HonestReporting and CIJA believe Gendron’s comments violate the Canadian Broadcast Standards Council code and that V Television should be held accountable.
Also on Jan. 26, about 20 people from Montreal picketed outside the town hall of Huntingdon, Que., of which Gendron, 44, has been mayor since 2003.
The action was organized by Les Amis québécois d’Israel, which is composed mostly of non-Jewish francophones, and the Jewish Defence League (JDL), which sent representatives from Toronto.
The demonstrators demanded that Gendron step down or be fired. They held placards calling Gendron a racist and a hatemonger whose denial of the Jewish state’s right to exist is tantamount to incitement to genocide.
Gendron, who has co-hosted Face à Face since 2009, has a history of making provocative accusations against Israel going back to at least 2006, when he became a harsh critic of the Harper government’s Middle East policies.

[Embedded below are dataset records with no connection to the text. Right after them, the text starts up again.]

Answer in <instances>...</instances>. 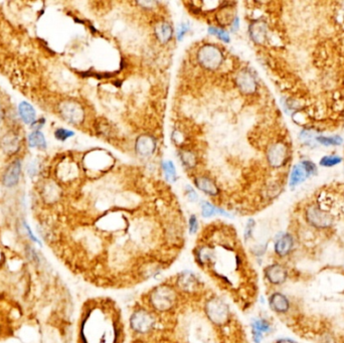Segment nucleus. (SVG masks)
<instances>
[{
	"mask_svg": "<svg viewBox=\"0 0 344 343\" xmlns=\"http://www.w3.org/2000/svg\"><path fill=\"white\" fill-rule=\"evenodd\" d=\"M195 263L214 280L218 287L228 291L240 303V282L244 281L246 262L237 240L229 238H204L194 250Z\"/></svg>",
	"mask_w": 344,
	"mask_h": 343,
	"instance_id": "obj_1",
	"label": "nucleus"
},
{
	"mask_svg": "<svg viewBox=\"0 0 344 343\" xmlns=\"http://www.w3.org/2000/svg\"><path fill=\"white\" fill-rule=\"evenodd\" d=\"M80 343H123L125 328L120 309L110 299L91 301L83 314Z\"/></svg>",
	"mask_w": 344,
	"mask_h": 343,
	"instance_id": "obj_2",
	"label": "nucleus"
},
{
	"mask_svg": "<svg viewBox=\"0 0 344 343\" xmlns=\"http://www.w3.org/2000/svg\"><path fill=\"white\" fill-rule=\"evenodd\" d=\"M305 218L310 226L319 230L328 229L333 225L332 215L317 206H310L307 208Z\"/></svg>",
	"mask_w": 344,
	"mask_h": 343,
	"instance_id": "obj_3",
	"label": "nucleus"
},
{
	"mask_svg": "<svg viewBox=\"0 0 344 343\" xmlns=\"http://www.w3.org/2000/svg\"><path fill=\"white\" fill-rule=\"evenodd\" d=\"M197 58L199 64L204 68L208 70H215L221 65L224 54L216 47L205 46L198 51Z\"/></svg>",
	"mask_w": 344,
	"mask_h": 343,
	"instance_id": "obj_4",
	"label": "nucleus"
},
{
	"mask_svg": "<svg viewBox=\"0 0 344 343\" xmlns=\"http://www.w3.org/2000/svg\"><path fill=\"white\" fill-rule=\"evenodd\" d=\"M59 114L68 123L73 125L80 124L85 118V111L83 107L76 102H73V101H66V102L60 104Z\"/></svg>",
	"mask_w": 344,
	"mask_h": 343,
	"instance_id": "obj_5",
	"label": "nucleus"
},
{
	"mask_svg": "<svg viewBox=\"0 0 344 343\" xmlns=\"http://www.w3.org/2000/svg\"><path fill=\"white\" fill-rule=\"evenodd\" d=\"M268 162L271 166L279 168L286 163L288 158V148L284 143H275L271 145L267 153Z\"/></svg>",
	"mask_w": 344,
	"mask_h": 343,
	"instance_id": "obj_6",
	"label": "nucleus"
},
{
	"mask_svg": "<svg viewBox=\"0 0 344 343\" xmlns=\"http://www.w3.org/2000/svg\"><path fill=\"white\" fill-rule=\"evenodd\" d=\"M265 277L269 281V283L272 285H282L284 284L287 278H288V272L287 269L278 263L269 265L265 271Z\"/></svg>",
	"mask_w": 344,
	"mask_h": 343,
	"instance_id": "obj_7",
	"label": "nucleus"
},
{
	"mask_svg": "<svg viewBox=\"0 0 344 343\" xmlns=\"http://www.w3.org/2000/svg\"><path fill=\"white\" fill-rule=\"evenodd\" d=\"M20 173H22V162L18 159L14 160L11 164L6 168L3 174V185L6 187L15 186L20 178Z\"/></svg>",
	"mask_w": 344,
	"mask_h": 343,
	"instance_id": "obj_8",
	"label": "nucleus"
},
{
	"mask_svg": "<svg viewBox=\"0 0 344 343\" xmlns=\"http://www.w3.org/2000/svg\"><path fill=\"white\" fill-rule=\"evenodd\" d=\"M269 304H270V307L273 311L280 313V314L287 313L290 309L289 299L284 294H282L280 292L273 293L270 296Z\"/></svg>",
	"mask_w": 344,
	"mask_h": 343,
	"instance_id": "obj_9",
	"label": "nucleus"
},
{
	"mask_svg": "<svg viewBox=\"0 0 344 343\" xmlns=\"http://www.w3.org/2000/svg\"><path fill=\"white\" fill-rule=\"evenodd\" d=\"M294 247V239L290 234L281 235L275 243V253L283 258L288 256Z\"/></svg>",
	"mask_w": 344,
	"mask_h": 343,
	"instance_id": "obj_10",
	"label": "nucleus"
},
{
	"mask_svg": "<svg viewBox=\"0 0 344 343\" xmlns=\"http://www.w3.org/2000/svg\"><path fill=\"white\" fill-rule=\"evenodd\" d=\"M136 151L141 156H150L154 153L156 149L155 139L150 136H141L136 142Z\"/></svg>",
	"mask_w": 344,
	"mask_h": 343,
	"instance_id": "obj_11",
	"label": "nucleus"
},
{
	"mask_svg": "<svg viewBox=\"0 0 344 343\" xmlns=\"http://www.w3.org/2000/svg\"><path fill=\"white\" fill-rule=\"evenodd\" d=\"M195 186L201 190L202 192H205L208 195L211 196H215L219 193V188L217 185L214 184V181L208 177V176H198L194 179Z\"/></svg>",
	"mask_w": 344,
	"mask_h": 343,
	"instance_id": "obj_12",
	"label": "nucleus"
},
{
	"mask_svg": "<svg viewBox=\"0 0 344 343\" xmlns=\"http://www.w3.org/2000/svg\"><path fill=\"white\" fill-rule=\"evenodd\" d=\"M310 177V175L308 174V172L306 171L304 165H303L302 162L294 165L292 171H291V175H290V180H289V185L291 188H294L298 185H300L301 184L304 183V181Z\"/></svg>",
	"mask_w": 344,
	"mask_h": 343,
	"instance_id": "obj_13",
	"label": "nucleus"
},
{
	"mask_svg": "<svg viewBox=\"0 0 344 343\" xmlns=\"http://www.w3.org/2000/svg\"><path fill=\"white\" fill-rule=\"evenodd\" d=\"M237 83H238V86L239 87V89L246 94L253 93L257 88V83H256L254 77L248 72L240 73L238 76Z\"/></svg>",
	"mask_w": 344,
	"mask_h": 343,
	"instance_id": "obj_14",
	"label": "nucleus"
},
{
	"mask_svg": "<svg viewBox=\"0 0 344 343\" xmlns=\"http://www.w3.org/2000/svg\"><path fill=\"white\" fill-rule=\"evenodd\" d=\"M155 34H156V37L160 43L166 44L172 38L173 28L169 23L162 22L156 26Z\"/></svg>",
	"mask_w": 344,
	"mask_h": 343,
	"instance_id": "obj_15",
	"label": "nucleus"
},
{
	"mask_svg": "<svg viewBox=\"0 0 344 343\" xmlns=\"http://www.w3.org/2000/svg\"><path fill=\"white\" fill-rule=\"evenodd\" d=\"M18 111H19V115L22 117V119L24 120V122L26 124H33L35 122L36 119V113L35 110L33 109V107L24 101L19 104L18 106Z\"/></svg>",
	"mask_w": 344,
	"mask_h": 343,
	"instance_id": "obj_16",
	"label": "nucleus"
},
{
	"mask_svg": "<svg viewBox=\"0 0 344 343\" xmlns=\"http://www.w3.org/2000/svg\"><path fill=\"white\" fill-rule=\"evenodd\" d=\"M28 144L31 148H47V141L44 134L40 131H33L28 135Z\"/></svg>",
	"mask_w": 344,
	"mask_h": 343,
	"instance_id": "obj_17",
	"label": "nucleus"
},
{
	"mask_svg": "<svg viewBox=\"0 0 344 343\" xmlns=\"http://www.w3.org/2000/svg\"><path fill=\"white\" fill-rule=\"evenodd\" d=\"M222 214V215H226V216H230V213L227 212L225 210H221L210 203H208V201H204L201 205V214L204 217H211L214 214Z\"/></svg>",
	"mask_w": 344,
	"mask_h": 343,
	"instance_id": "obj_18",
	"label": "nucleus"
},
{
	"mask_svg": "<svg viewBox=\"0 0 344 343\" xmlns=\"http://www.w3.org/2000/svg\"><path fill=\"white\" fill-rule=\"evenodd\" d=\"M315 140L323 146H339L343 143L340 136H317Z\"/></svg>",
	"mask_w": 344,
	"mask_h": 343,
	"instance_id": "obj_19",
	"label": "nucleus"
},
{
	"mask_svg": "<svg viewBox=\"0 0 344 343\" xmlns=\"http://www.w3.org/2000/svg\"><path fill=\"white\" fill-rule=\"evenodd\" d=\"M179 157L181 159V162L187 168H192L196 164V156L193 152L188 150H184L179 153Z\"/></svg>",
	"mask_w": 344,
	"mask_h": 343,
	"instance_id": "obj_20",
	"label": "nucleus"
},
{
	"mask_svg": "<svg viewBox=\"0 0 344 343\" xmlns=\"http://www.w3.org/2000/svg\"><path fill=\"white\" fill-rule=\"evenodd\" d=\"M342 161H343L342 157L338 155H326L320 159L319 164L322 167H333L335 165L340 164Z\"/></svg>",
	"mask_w": 344,
	"mask_h": 343,
	"instance_id": "obj_21",
	"label": "nucleus"
},
{
	"mask_svg": "<svg viewBox=\"0 0 344 343\" xmlns=\"http://www.w3.org/2000/svg\"><path fill=\"white\" fill-rule=\"evenodd\" d=\"M252 37L258 43L265 40L266 37V27L263 24H256L254 26H252Z\"/></svg>",
	"mask_w": 344,
	"mask_h": 343,
	"instance_id": "obj_22",
	"label": "nucleus"
},
{
	"mask_svg": "<svg viewBox=\"0 0 344 343\" xmlns=\"http://www.w3.org/2000/svg\"><path fill=\"white\" fill-rule=\"evenodd\" d=\"M162 166H163V171L165 173L166 179L168 181H170V183H174L176 177H177V174H176V169H175V166H174L172 161H170V160L164 161Z\"/></svg>",
	"mask_w": 344,
	"mask_h": 343,
	"instance_id": "obj_23",
	"label": "nucleus"
},
{
	"mask_svg": "<svg viewBox=\"0 0 344 343\" xmlns=\"http://www.w3.org/2000/svg\"><path fill=\"white\" fill-rule=\"evenodd\" d=\"M2 146L4 148V150L6 152H9V153H12L14 151L17 150V147H18V139L16 136H6L4 139H3V142H2Z\"/></svg>",
	"mask_w": 344,
	"mask_h": 343,
	"instance_id": "obj_24",
	"label": "nucleus"
},
{
	"mask_svg": "<svg viewBox=\"0 0 344 343\" xmlns=\"http://www.w3.org/2000/svg\"><path fill=\"white\" fill-rule=\"evenodd\" d=\"M209 32H210V34L215 35L217 38L222 40V42L230 43V40H231L230 34H229V32H227L224 29L217 28V27H214V26H211V27H209Z\"/></svg>",
	"mask_w": 344,
	"mask_h": 343,
	"instance_id": "obj_25",
	"label": "nucleus"
},
{
	"mask_svg": "<svg viewBox=\"0 0 344 343\" xmlns=\"http://www.w3.org/2000/svg\"><path fill=\"white\" fill-rule=\"evenodd\" d=\"M74 135H75V133L73 131L68 130V129H64V128H57L54 131V137L59 141H66L67 139L71 138Z\"/></svg>",
	"mask_w": 344,
	"mask_h": 343,
	"instance_id": "obj_26",
	"label": "nucleus"
},
{
	"mask_svg": "<svg viewBox=\"0 0 344 343\" xmlns=\"http://www.w3.org/2000/svg\"><path fill=\"white\" fill-rule=\"evenodd\" d=\"M188 30H189V25L188 24H185V23L180 24V26H178L177 32H176L177 40H179V42H180V40L184 39V37L188 32Z\"/></svg>",
	"mask_w": 344,
	"mask_h": 343,
	"instance_id": "obj_27",
	"label": "nucleus"
},
{
	"mask_svg": "<svg viewBox=\"0 0 344 343\" xmlns=\"http://www.w3.org/2000/svg\"><path fill=\"white\" fill-rule=\"evenodd\" d=\"M188 225H189V233L190 234H195L196 231H197V228H198V223H197V217L194 214H192L189 217Z\"/></svg>",
	"mask_w": 344,
	"mask_h": 343,
	"instance_id": "obj_28",
	"label": "nucleus"
},
{
	"mask_svg": "<svg viewBox=\"0 0 344 343\" xmlns=\"http://www.w3.org/2000/svg\"><path fill=\"white\" fill-rule=\"evenodd\" d=\"M185 190H186V193H187V196H188V199L190 201H192V203H194V201L197 200L198 198V195L197 193L195 192V190L190 186V185H186L185 187Z\"/></svg>",
	"mask_w": 344,
	"mask_h": 343,
	"instance_id": "obj_29",
	"label": "nucleus"
},
{
	"mask_svg": "<svg viewBox=\"0 0 344 343\" xmlns=\"http://www.w3.org/2000/svg\"><path fill=\"white\" fill-rule=\"evenodd\" d=\"M25 227H26V232H27V234H28V236H29V237L34 241V243H36V244H38L39 246H42V243H40V240L32 234V232H31V230H30V228H29V226L26 224V223H25Z\"/></svg>",
	"mask_w": 344,
	"mask_h": 343,
	"instance_id": "obj_30",
	"label": "nucleus"
},
{
	"mask_svg": "<svg viewBox=\"0 0 344 343\" xmlns=\"http://www.w3.org/2000/svg\"><path fill=\"white\" fill-rule=\"evenodd\" d=\"M231 28H232V31H234V32L238 30V28H239V18L238 16H235V18L233 19V22L231 24Z\"/></svg>",
	"mask_w": 344,
	"mask_h": 343,
	"instance_id": "obj_31",
	"label": "nucleus"
},
{
	"mask_svg": "<svg viewBox=\"0 0 344 343\" xmlns=\"http://www.w3.org/2000/svg\"><path fill=\"white\" fill-rule=\"evenodd\" d=\"M44 124H45V119H40L38 121H35L33 124H31V127H33L35 131H39V129L44 126Z\"/></svg>",
	"mask_w": 344,
	"mask_h": 343,
	"instance_id": "obj_32",
	"label": "nucleus"
},
{
	"mask_svg": "<svg viewBox=\"0 0 344 343\" xmlns=\"http://www.w3.org/2000/svg\"><path fill=\"white\" fill-rule=\"evenodd\" d=\"M1 117H2V114H1V110H0V121H1Z\"/></svg>",
	"mask_w": 344,
	"mask_h": 343,
	"instance_id": "obj_33",
	"label": "nucleus"
}]
</instances>
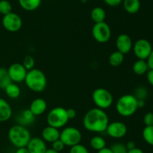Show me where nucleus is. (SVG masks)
<instances>
[{
	"label": "nucleus",
	"mask_w": 153,
	"mask_h": 153,
	"mask_svg": "<svg viewBox=\"0 0 153 153\" xmlns=\"http://www.w3.org/2000/svg\"><path fill=\"white\" fill-rule=\"evenodd\" d=\"M109 124V118L104 110L94 107L85 113L83 118L84 128L87 130L96 133L105 131Z\"/></svg>",
	"instance_id": "nucleus-1"
},
{
	"label": "nucleus",
	"mask_w": 153,
	"mask_h": 153,
	"mask_svg": "<svg viewBox=\"0 0 153 153\" xmlns=\"http://www.w3.org/2000/svg\"><path fill=\"white\" fill-rule=\"evenodd\" d=\"M7 136L10 142L16 148L26 147L31 140V133L25 126L15 124L8 130Z\"/></svg>",
	"instance_id": "nucleus-2"
},
{
	"label": "nucleus",
	"mask_w": 153,
	"mask_h": 153,
	"mask_svg": "<svg viewBox=\"0 0 153 153\" xmlns=\"http://www.w3.org/2000/svg\"><path fill=\"white\" fill-rule=\"evenodd\" d=\"M24 81L26 86L35 92H43L47 85V80L45 74L37 68L28 70Z\"/></svg>",
	"instance_id": "nucleus-3"
},
{
	"label": "nucleus",
	"mask_w": 153,
	"mask_h": 153,
	"mask_svg": "<svg viewBox=\"0 0 153 153\" xmlns=\"http://www.w3.org/2000/svg\"><path fill=\"white\" fill-rule=\"evenodd\" d=\"M137 109V98L134 94H123L116 103V110L121 116H131L135 113Z\"/></svg>",
	"instance_id": "nucleus-4"
},
{
	"label": "nucleus",
	"mask_w": 153,
	"mask_h": 153,
	"mask_svg": "<svg viewBox=\"0 0 153 153\" xmlns=\"http://www.w3.org/2000/svg\"><path fill=\"white\" fill-rule=\"evenodd\" d=\"M67 109L62 106H55L51 110L46 116L48 124L52 127L59 129L64 127L69 121Z\"/></svg>",
	"instance_id": "nucleus-5"
},
{
	"label": "nucleus",
	"mask_w": 153,
	"mask_h": 153,
	"mask_svg": "<svg viewBox=\"0 0 153 153\" xmlns=\"http://www.w3.org/2000/svg\"><path fill=\"white\" fill-rule=\"evenodd\" d=\"M92 99L97 107L105 110L110 107L113 104V95L105 88H97L92 94Z\"/></svg>",
	"instance_id": "nucleus-6"
},
{
	"label": "nucleus",
	"mask_w": 153,
	"mask_h": 153,
	"mask_svg": "<svg viewBox=\"0 0 153 153\" xmlns=\"http://www.w3.org/2000/svg\"><path fill=\"white\" fill-rule=\"evenodd\" d=\"M82 133L75 127H67L60 132L59 139L67 146H73L80 143L82 140Z\"/></svg>",
	"instance_id": "nucleus-7"
},
{
	"label": "nucleus",
	"mask_w": 153,
	"mask_h": 153,
	"mask_svg": "<svg viewBox=\"0 0 153 153\" xmlns=\"http://www.w3.org/2000/svg\"><path fill=\"white\" fill-rule=\"evenodd\" d=\"M92 35L97 42L104 44L108 41L111 36V30L105 22L95 23L92 28Z\"/></svg>",
	"instance_id": "nucleus-8"
},
{
	"label": "nucleus",
	"mask_w": 153,
	"mask_h": 153,
	"mask_svg": "<svg viewBox=\"0 0 153 153\" xmlns=\"http://www.w3.org/2000/svg\"><path fill=\"white\" fill-rule=\"evenodd\" d=\"M3 27L10 32H16L22 26V20L19 14L13 12L4 15L1 20Z\"/></svg>",
	"instance_id": "nucleus-9"
},
{
	"label": "nucleus",
	"mask_w": 153,
	"mask_h": 153,
	"mask_svg": "<svg viewBox=\"0 0 153 153\" xmlns=\"http://www.w3.org/2000/svg\"><path fill=\"white\" fill-rule=\"evenodd\" d=\"M133 52L138 59L146 60L152 50V46L150 42L144 38L136 40L132 46Z\"/></svg>",
	"instance_id": "nucleus-10"
},
{
	"label": "nucleus",
	"mask_w": 153,
	"mask_h": 153,
	"mask_svg": "<svg viewBox=\"0 0 153 153\" xmlns=\"http://www.w3.org/2000/svg\"><path fill=\"white\" fill-rule=\"evenodd\" d=\"M109 136L114 139H120L124 137L128 132V128L125 123L120 121L109 122L105 130Z\"/></svg>",
	"instance_id": "nucleus-11"
},
{
	"label": "nucleus",
	"mask_w": 153,
	"mask_h": 153,
	"mask_svg": "<svg viewBox=\"0 0 153 153\" xmlns=\"http://www.w3.org/2000/svg\"><path fill=\"white\" fill-rule=\"evenodd\" d=\"M9 76L13 82L18 83L25 80L28 70L21 63H13L7 69Z\"/></svg>",
	"instance_id": "nucleus-12"
},
{
	"label": "nucleus",
	"mask_w": 153,
	"mask_h": 153,
	"mask_svg": "<svg viewBox=\"0 0 153 153\" xmlns=\"http://www.w3.org/2000/svg\"><path fill=\"white\" fill-rule=\"evenodd\" d=\"M133 42L131 37L127 34H120L116 39V47L119 52L127 54L132 50Z\"/></svg>",
	"instance_id": "nucleus-13"
},
{
	"label": "nucleus",
	"mask_w": 153,
	"mask_h": 153,
	"mask_svg": "<svg viewBox=\"0 0 153 153\" xmlns=\"http://www.w3.org/2000/svg\"><path fill=\"white\" fill-rule=\"evenodd\" d=\"M26 147L30 153H45L47 149L45 141L40 137L31 138Z\"/></svg>",
	"instance_id": "nucleus-14"
},
{
	"label": "nucleus",
	"mask_w": 153,
	"mask_h": 153,
	"mask_svg": "<svg viewBox=\"0 0 153 153\" xmlns=\"http://www.w3.org/2000/svg\"><path fill=\"white\" fill-rule=\"evenodd\" d=\"M47 108V103L46 100L41 98L34 99L30 104L29 110L34 116H40L44 113Z\"/></svg>",
	"instance_id": "nucleus-15"
},
{
	"label": "nucleus",
	"mask_w": 153,
	"mask_h": 153,
	"mask_svg": "<svg viewBox=\"0 0 153 153\" xmlns=\"http://www.w3.org/2000/svg\"><path fill=\"white\" fill-rule=\"evenodd\" d=\"M41 135L42 139L45 142H53L60 138L59 129L48 125L43 129Z\"/></svg>",
	"instance_id": "nucleus-16"
},
{
	"label": "nucleus",
	"mask_w": 153,
	"mask_h": 153,
	"mask_svg": "<svg viewBox=\"0 0 153 153\" xmlns=\"http://www.w3.org/2000/svg\"><path fill=\"white\" fill-rule=\"evenodd\" d=\"M12 113L13 111L10 104L4 98H0V122H4L10 119Z\"/></svg>",
	"instance_id": "nucleus-17"
},
{
	"label": "nucleus",
	"mask_w": 153,
	"mask_h": 153,
	"mask_svg": "<svg viewBox=\"0 0 153 153\" xmlns=\"http://www.w3.org/2000/svg\"><path fill=\"white\" fill-rule=\"evenodd\" d=\"M123 4L126 11L130 14L137 13L140 8V0H123Z\"/></svg>",
	"instance_id": "nucleus-18"
},
{
	"label": "nucleus",
	"mask_w": 153,
	"mask_h": 153,
	"mask_svg": "<svg viewBox=\"0 0 153 153\" xmlns=\"http://www.w3.org/2000/svg\"><path fill=\"white\" fill-rule=\"evenodd\" d=\"M132 70L136 75H138V76H141L147 73L149 70V67H148L146 60L137 59L133 64Z\"/></svg>",
	"instance_id": "nucleus-19"
},
{
	"label": "nucleus",
	"mask_w": 153,
	"mask_h": 153,
	"mask_svg": "<svg viewBox=\"0 0 153 153\" xmlns=\"http://www.w3.org/2000/svg\"><path fill=\"white\" fill-rule=\"evenodd\" d=\"M19 6L27 11H33L40 7L42 0H18Z\"/></svg>",
	"instance_id": "nucleus-20"
},
{
	"label": "nucleus",
	"mask_w": 153,
	"mask_h": 153,
	"mask_svg": "<svg viewBox=\"0 0 153 153\" xmlns=\"http://www.w3.org/2000/svg\"><path fill=\"white\" fill-rule=\"evenodd\" d=\"M91 17L95 23L105 22L106 17L105 10L101 7H96L91 12Z\"/></svg>",
	"instance_id": "nucleus-21"
},
{
	"label": "nucleus",
	"mask_w": 153,
	"mask_h": 153,
	"mask_svg": "<svg viewBox=\"0 0 153 153\" xmlns=\"http://www.w3.org/2000/svg\"><path fill=\"white\" fill-rule=\"evenodd\" d=\"M4 90L7 97L12 99L17 98L19 97V95L21 94V89L19 86L13 82L8 84Z\"/></svg>",
	"instance_id": "nucleus-22"
},
{
	"label": "nucleus",
	"mask_w": 153,
	"mask_h": 153,
	"mask_svg": "<svg viewBox=\"0 0 153 153\" xmlns=\"http://www.w3.org/2000/svg\"><path fill=\"white\" fill-rule=\"evenodd\" d=\"M124 61V54L122 52H119L118 50L114 51L112 52L108 58L109 64L112 66V67H118V66L121 65Z\"/></svg>",
	"instance_id": "nucleus-23"
},
{
	"label": "nucleus",
	"mask_w": 153,
	"mask_h": 153,
	"mask_svg": "<svg viewBox=\"0 0 153 153\" xmlns=\"http://www.w3.org/2000/svg\"><path fill=\"white\" fill-rule=\"evenodd\" d=\"M34 116L33 115L32 112L30 111L29 109L25 110L22 112V113L19 116V124L25 126L27 124H31L34 121Z\"/></svg>",
	"instance_id": "nucleus-24"
},
{
	"label": "nucleus",
	"mask_w": 153,
	"mask_h": 153,
	"mask_svg": "<svg viewBox=\"0 0 153 153\" xmlns=\"http://www.w3.org/2000/svg\"><path fill=\"white\" fill-rule=\"evenodd\" d=\"M90 145L92 148L97 150V151H100V150L106 147L105 140L102 136L97 135V136H94L91 138V141H90Z\"/></svg>",
	"instance_id": "nucleus-25"
},
{
	"label": "nucleus",
	"mask_w": 153,
	"mask_h": 153,
	"mask_svg": "<svg viewBox=\"0 0 153 153\" xmlns=\"http://www.w3.org/2000/svg\"><path fill=\"white\" fill-rule=\"evenodd\" d=\"M11 82L12 81L7 72V69L5 68L0 67V88L4 89L5 87Z\"/></svg>",
	"instance_id": "nucleus-26"
},
{
	"label": "nucleus",
	"mask_w": 153,
	"mask_h": 153,
	"mask_svg": "<svg viewBox=\"0 0 153 153\" xmlns=\"http://www.w3.org/2000/svg\"><path fill=\"white\" fill-rule=\"evenodd\" d=\"M142 136L146 143L153 146V125L146 126L142 131Z\"/></svg>",
	"instance_id": "nucleus-27"
},
{
	"label": "nucleus",
	"mask_w": 153,
	"mask_h": 153,
	"mask_svg": "<svg viewBox=\"0 0 153 153\" xmlns=\"http://www.w3.org/2000/svg\"><path fill=\"white\" fill-rule=\"evenodd\" d=\"M12 12V5L7 0H1L0 1V14L4 15Z\"/></svg>",
	"instance_id": "nucleus-28"
},
{
	"label": "nucleus",
	"mask_w": 153,
	"mask_h": 153,
	"mask_svg": "<svg viewBox=\"0 0 153 153\" xmlns=\"http://www.w3.org/2000/svg\"><path fill=\"white\" fill-rule=\"evenodd\" d=\"M22 64L27 70H30L31 69L34 68L35 60H34V58L31 56L27 55L23 58V61H22Z\"/></svg>",
	"instance_id": "nucleus-29"
},
{
	"label": "nucleus",
	"mask_w": 153,
	"mask_h": 153,
	"mask_svg": "<svg viewBox=\"0 0 153 153\" xmlns=\"http://www.w3.org/2000/svg\"><path fill=\"white\" fill-rule=\"evenodd\" d=\"M113 153H128V149L124 144L121 142H116L110 147Z\"/></svg>",
	"instance_id": "nucleus-30"
},
{
	"label": "nucleus",
	"mask_w": 153,
	"mask_h": 153,
	"mask_svg": "<svg viewBox=\"0 0 153 153\" xmlns=\"http://www.w3.org/2000/svg\"><path fill=\"white\" fill-rule=\"evenodd\" d=\"M70 153H89V152L85 146L79 143L70 147Z\"/></svg>",
	"instance_id": "nucleus-31"
},
{
	"label": "nucleus",
	"mask_w": 153,
	"mask_h": 153,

Last fall on Face à Face, Gendron charged that Israelis are killing Palestinians out of revenge and that Jews have a deep-seated contempt for non-Jews.
Les Amis, the group that continues to hold counter-demonstrations against the Israel boycotters picketing outside the Naot shoe store on St. Denis Street in Montreal each Saturday, wanted to make clear that Gendron’s views are not representative of Quebecers, representative Daniel Laprès said.
“As francophone Quebecers, we must refuse to allow our reputation to be sullied by such comments,” he said. “We do not want to be identified with this form of hate.”
Laprès said he was not mollified by Gendron’s “weak” apology and thought it shows he has not changed his outlook.
Demonstrator Ber Lazarus, who is not affiliated with either Les Amis or the JDL, admitted he was a little surprised to find himself 50 miles from Montreal holding a placard, having not been an activist since his days as a student advocate for Soviet Jewry more than 30 years ago.
But he said he believes antisemitism is growing in the world and is turning dangerous, and Jews must confront every instance of it.
Fellow protester Evelyn Bloomfield Schachter agreed: “Gendron should not be permitted to spew his vile and virulent antisemitic rhetoric with impunity. The airwaves of Quebec should not be desecrated in this manner.”
Lazarus said a few residents stopped to comment that they were displeased with Gendron’s behaviour and worried that he is casting a negative light on Huntingdon, a town of about 2,500 in the southwest corner of Quebec near the New York state border.